═══ Source document ═══

A wide angle lens has a shorter focal length, and can thus compress the scene into an even smaller area. Therefore, the 35mm film will have a bigger scene, as if you were standing farther away. A telephoto lens is the opposite, a longer focal length compresses the scene lets and thus captures a smaller area, with more detail, as if you were closer.

Digital cameras have smaller sized image capture areas, so the focal length specifications are proportionally smaller. Because of the popularity of the 35mm format, manufacturers will often state the 35mm focal length equivalent.

Optical Zoom = a lens that has the ability to change its focal length is called a zoom lens. It contains a number of lenses that can be moved closer together for a wide angle shot or stretched further apart for a telephoto shot. When the focal length changes by the movement of the lenses, the optics, it is called optical zoom. This specification is more important for quality of zoom images than digital zoom (see also). Zooms vary widely from camera to camera, and are not necessarily proportional to megapixels.

Basic = 3x or less. Quality = 4-5x. Professional = 6 and above.

═══ Recorded data ═══

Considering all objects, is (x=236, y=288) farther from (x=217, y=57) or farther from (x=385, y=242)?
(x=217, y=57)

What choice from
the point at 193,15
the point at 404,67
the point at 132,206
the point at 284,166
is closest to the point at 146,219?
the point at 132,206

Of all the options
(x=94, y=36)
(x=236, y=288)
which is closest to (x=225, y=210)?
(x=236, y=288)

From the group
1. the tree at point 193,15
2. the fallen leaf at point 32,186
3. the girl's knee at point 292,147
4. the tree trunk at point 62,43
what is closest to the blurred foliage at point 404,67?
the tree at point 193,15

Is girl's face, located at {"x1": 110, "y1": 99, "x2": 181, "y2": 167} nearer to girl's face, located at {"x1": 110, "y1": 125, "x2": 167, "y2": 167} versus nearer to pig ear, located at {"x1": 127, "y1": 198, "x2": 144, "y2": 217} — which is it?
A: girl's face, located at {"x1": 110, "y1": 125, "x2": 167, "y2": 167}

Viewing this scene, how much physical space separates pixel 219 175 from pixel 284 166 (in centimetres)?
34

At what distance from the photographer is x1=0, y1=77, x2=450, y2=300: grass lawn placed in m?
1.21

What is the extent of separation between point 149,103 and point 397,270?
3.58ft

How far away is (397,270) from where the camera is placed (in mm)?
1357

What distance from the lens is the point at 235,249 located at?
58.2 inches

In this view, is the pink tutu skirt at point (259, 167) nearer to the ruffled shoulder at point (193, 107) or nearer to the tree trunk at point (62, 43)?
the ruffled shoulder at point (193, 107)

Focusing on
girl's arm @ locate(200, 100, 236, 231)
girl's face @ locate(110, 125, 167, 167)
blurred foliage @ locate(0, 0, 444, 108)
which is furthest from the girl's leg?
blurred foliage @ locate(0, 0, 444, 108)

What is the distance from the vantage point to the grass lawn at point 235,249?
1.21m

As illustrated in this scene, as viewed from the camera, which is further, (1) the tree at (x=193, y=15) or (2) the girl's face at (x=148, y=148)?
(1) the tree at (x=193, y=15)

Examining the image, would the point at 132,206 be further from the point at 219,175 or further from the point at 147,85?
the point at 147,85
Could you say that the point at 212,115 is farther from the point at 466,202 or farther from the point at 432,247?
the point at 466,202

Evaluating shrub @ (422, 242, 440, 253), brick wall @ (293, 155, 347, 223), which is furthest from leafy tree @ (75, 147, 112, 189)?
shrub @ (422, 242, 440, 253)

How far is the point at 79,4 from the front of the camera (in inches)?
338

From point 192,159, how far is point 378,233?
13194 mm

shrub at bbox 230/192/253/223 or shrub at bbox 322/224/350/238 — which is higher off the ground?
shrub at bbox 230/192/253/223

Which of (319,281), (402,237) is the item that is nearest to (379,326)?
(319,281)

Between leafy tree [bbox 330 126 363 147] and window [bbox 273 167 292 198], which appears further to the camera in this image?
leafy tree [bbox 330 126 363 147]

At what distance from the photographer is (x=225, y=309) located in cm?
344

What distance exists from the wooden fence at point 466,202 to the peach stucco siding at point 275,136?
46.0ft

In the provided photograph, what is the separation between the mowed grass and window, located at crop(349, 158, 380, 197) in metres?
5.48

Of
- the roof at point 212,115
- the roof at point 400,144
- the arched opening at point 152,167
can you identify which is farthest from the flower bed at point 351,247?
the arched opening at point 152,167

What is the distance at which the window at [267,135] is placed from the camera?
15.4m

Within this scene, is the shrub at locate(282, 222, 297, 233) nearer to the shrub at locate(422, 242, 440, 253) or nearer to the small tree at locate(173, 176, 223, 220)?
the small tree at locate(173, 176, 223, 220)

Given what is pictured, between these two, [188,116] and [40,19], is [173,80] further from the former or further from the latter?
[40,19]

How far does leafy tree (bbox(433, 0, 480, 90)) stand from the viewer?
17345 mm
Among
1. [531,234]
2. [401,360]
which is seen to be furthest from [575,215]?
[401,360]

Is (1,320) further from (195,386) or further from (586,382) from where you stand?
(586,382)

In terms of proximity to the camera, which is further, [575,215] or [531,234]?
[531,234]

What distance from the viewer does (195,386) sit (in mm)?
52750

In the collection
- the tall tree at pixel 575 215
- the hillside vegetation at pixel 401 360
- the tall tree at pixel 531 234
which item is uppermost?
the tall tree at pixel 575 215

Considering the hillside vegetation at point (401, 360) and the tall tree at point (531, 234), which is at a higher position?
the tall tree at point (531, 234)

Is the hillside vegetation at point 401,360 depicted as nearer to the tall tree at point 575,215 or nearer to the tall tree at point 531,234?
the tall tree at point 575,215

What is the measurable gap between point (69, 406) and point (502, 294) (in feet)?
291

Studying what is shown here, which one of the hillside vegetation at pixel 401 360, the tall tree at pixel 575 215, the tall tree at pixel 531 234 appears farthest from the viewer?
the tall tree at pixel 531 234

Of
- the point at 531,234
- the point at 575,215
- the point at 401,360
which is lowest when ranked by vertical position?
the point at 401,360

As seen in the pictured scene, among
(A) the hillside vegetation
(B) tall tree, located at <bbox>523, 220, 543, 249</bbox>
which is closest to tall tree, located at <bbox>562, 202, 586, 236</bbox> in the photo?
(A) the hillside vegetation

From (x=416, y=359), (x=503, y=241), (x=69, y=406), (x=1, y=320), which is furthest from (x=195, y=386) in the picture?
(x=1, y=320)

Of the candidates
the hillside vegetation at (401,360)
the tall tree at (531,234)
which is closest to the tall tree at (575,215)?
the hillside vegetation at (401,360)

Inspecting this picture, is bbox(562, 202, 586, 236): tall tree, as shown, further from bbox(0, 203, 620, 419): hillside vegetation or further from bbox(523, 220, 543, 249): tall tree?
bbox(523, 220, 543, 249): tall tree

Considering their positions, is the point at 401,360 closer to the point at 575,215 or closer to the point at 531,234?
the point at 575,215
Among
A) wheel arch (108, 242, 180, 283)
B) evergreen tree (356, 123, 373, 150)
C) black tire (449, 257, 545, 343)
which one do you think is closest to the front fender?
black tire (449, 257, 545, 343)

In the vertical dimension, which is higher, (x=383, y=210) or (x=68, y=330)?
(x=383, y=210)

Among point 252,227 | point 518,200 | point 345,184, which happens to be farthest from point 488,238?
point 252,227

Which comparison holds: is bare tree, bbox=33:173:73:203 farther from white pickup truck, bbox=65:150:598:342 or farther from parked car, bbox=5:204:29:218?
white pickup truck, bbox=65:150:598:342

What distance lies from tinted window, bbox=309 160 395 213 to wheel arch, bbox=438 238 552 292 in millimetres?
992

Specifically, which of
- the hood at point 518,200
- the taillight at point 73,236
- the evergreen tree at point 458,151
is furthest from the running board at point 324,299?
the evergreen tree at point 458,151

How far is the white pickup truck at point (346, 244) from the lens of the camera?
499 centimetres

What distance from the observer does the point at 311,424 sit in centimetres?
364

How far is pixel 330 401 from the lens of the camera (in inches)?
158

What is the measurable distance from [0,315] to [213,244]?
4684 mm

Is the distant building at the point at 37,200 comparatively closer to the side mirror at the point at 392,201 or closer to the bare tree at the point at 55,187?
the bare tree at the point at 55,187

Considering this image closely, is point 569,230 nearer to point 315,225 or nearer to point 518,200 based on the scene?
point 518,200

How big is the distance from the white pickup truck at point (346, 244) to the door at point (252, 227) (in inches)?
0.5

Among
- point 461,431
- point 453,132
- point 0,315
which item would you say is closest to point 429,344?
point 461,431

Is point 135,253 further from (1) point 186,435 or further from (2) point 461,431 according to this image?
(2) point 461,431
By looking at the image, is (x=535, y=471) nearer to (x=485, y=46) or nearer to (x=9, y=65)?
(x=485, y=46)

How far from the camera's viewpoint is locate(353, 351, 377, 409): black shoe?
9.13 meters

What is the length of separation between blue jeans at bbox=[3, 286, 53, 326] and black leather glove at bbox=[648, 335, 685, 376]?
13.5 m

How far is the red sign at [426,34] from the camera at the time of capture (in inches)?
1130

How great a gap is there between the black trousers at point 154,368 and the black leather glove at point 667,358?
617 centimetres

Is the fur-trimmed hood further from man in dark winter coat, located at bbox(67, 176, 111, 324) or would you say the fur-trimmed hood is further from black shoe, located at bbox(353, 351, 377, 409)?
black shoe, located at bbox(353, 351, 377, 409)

═══

What to work on>
**1.** From the passage on camera lenses, copy the words between "Optical Zoom = a" and "proportional to megapixels.", inclusive.
**2.** Answer these questions from the passage on camera lenses.
(a) Because the 35mm format is popular, what do manufacturers often state for digital cameras?
(b) Which zoom specification is more important for the quality of zoom images?
(c) What zoom range is classed as Professional?

Results of the tasks>
**1.**
Optical Zoom = a lens that has the ability to change its focal length is called a zoom lens. It contains a number of lenses that can be moved closer together for a wide angle shot or stretched further apart for a telephoto shot. When the focal length changes by the movement of the lenses, the optics, it is called optical zoom. This specification is more important for quality of zoom images than digital zoom (see also). Zooms vary widely from camera to camera, and are not necessarily proportional to megapixels.

**2.**
(a) The 35mm focal length equivalent.
(b) Optical zoom.
(c) 6 and above.